» **Richiesta scritta**
Nell'estratto su Lampedusa, quanto costano l'elettricità e il gas rispetto a Palermo?

Vito Mannino, per esempio, abita al confine con il Centro d’accoglienza. Indica un dettaglio buono a spiegare perché con i denari attribuiti a Lampedusa i lampedusani c’entrano poco: un tubo, un semplice tubo fognario, che serve il Centro per gli immigrati ma non casa sua «perché hanno pensato soltanto al Cie, a noi no: eppure bastava una deviazione di cinque metri». È un disinteresse, quello statale, che si palesa con mezz’ora di pioggia abbondante, trenta minuti che allagano le strade; insomma, qui le fogne hanno un funzionamento perlomeno incerto. Inoltre, l’acqua diventerà potabile con il completamento dell’impianto di desalinizzazione, e pure quando sarà pronto bisognerà fare i conti con condotte idriche obsolete. Gli edifici scolastici sono come sono (sotto la sufficienza) e, cosa più grave, gli insegnanti cambiano di continuo: quando va bene, restano un anno, accumulano punteggio utile per la carriera e se ne vanno. La benzina è la più cara d’Italia. Elettricità e gas costano un terzo in più rispetto a Palermo. Per comprare qualsiasi cosa bisogna calcolare un 25 per cento di spesa ulteriore per la spedizione.

» **Record**

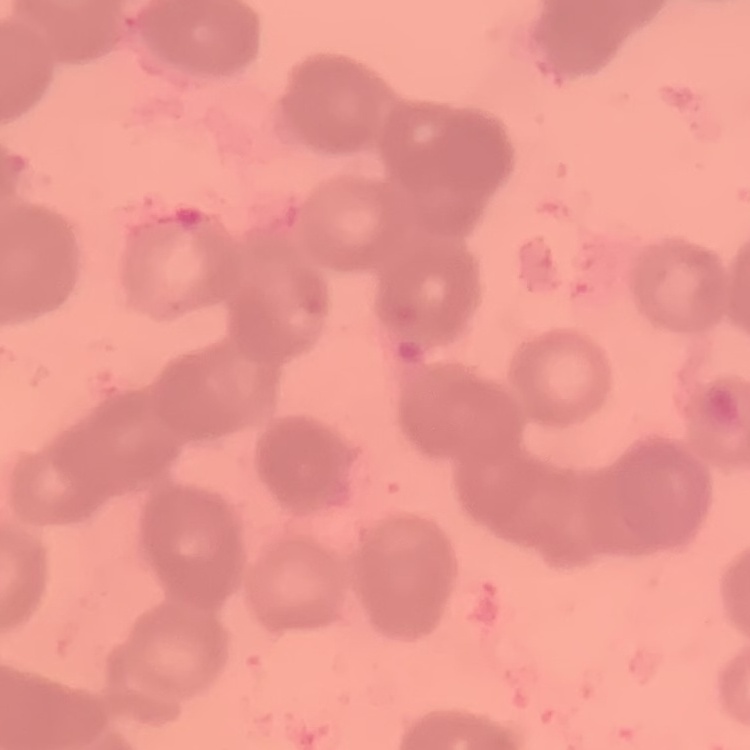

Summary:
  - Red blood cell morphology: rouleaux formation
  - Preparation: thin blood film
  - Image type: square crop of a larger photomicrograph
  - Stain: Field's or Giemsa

--

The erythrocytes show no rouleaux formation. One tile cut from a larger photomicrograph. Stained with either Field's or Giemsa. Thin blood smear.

...

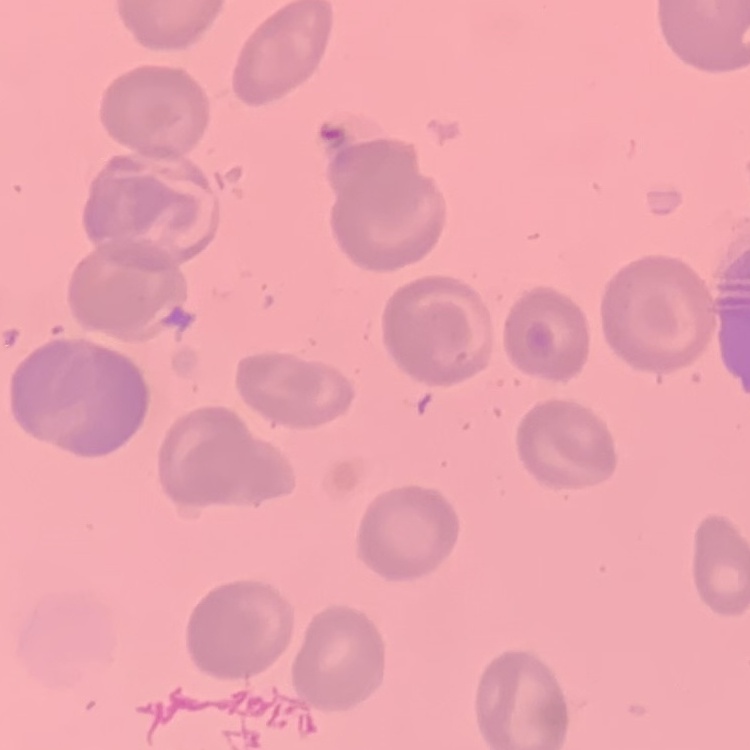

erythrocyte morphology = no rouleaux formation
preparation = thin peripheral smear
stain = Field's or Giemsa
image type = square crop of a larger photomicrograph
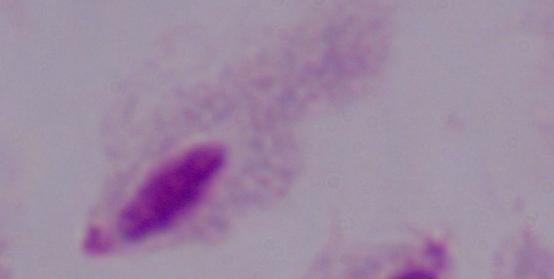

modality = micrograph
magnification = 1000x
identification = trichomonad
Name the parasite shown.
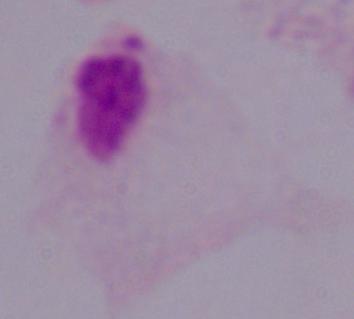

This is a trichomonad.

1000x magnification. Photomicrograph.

» **Soluzione proposta**
Costano un terzo in più rispetto a Palermo.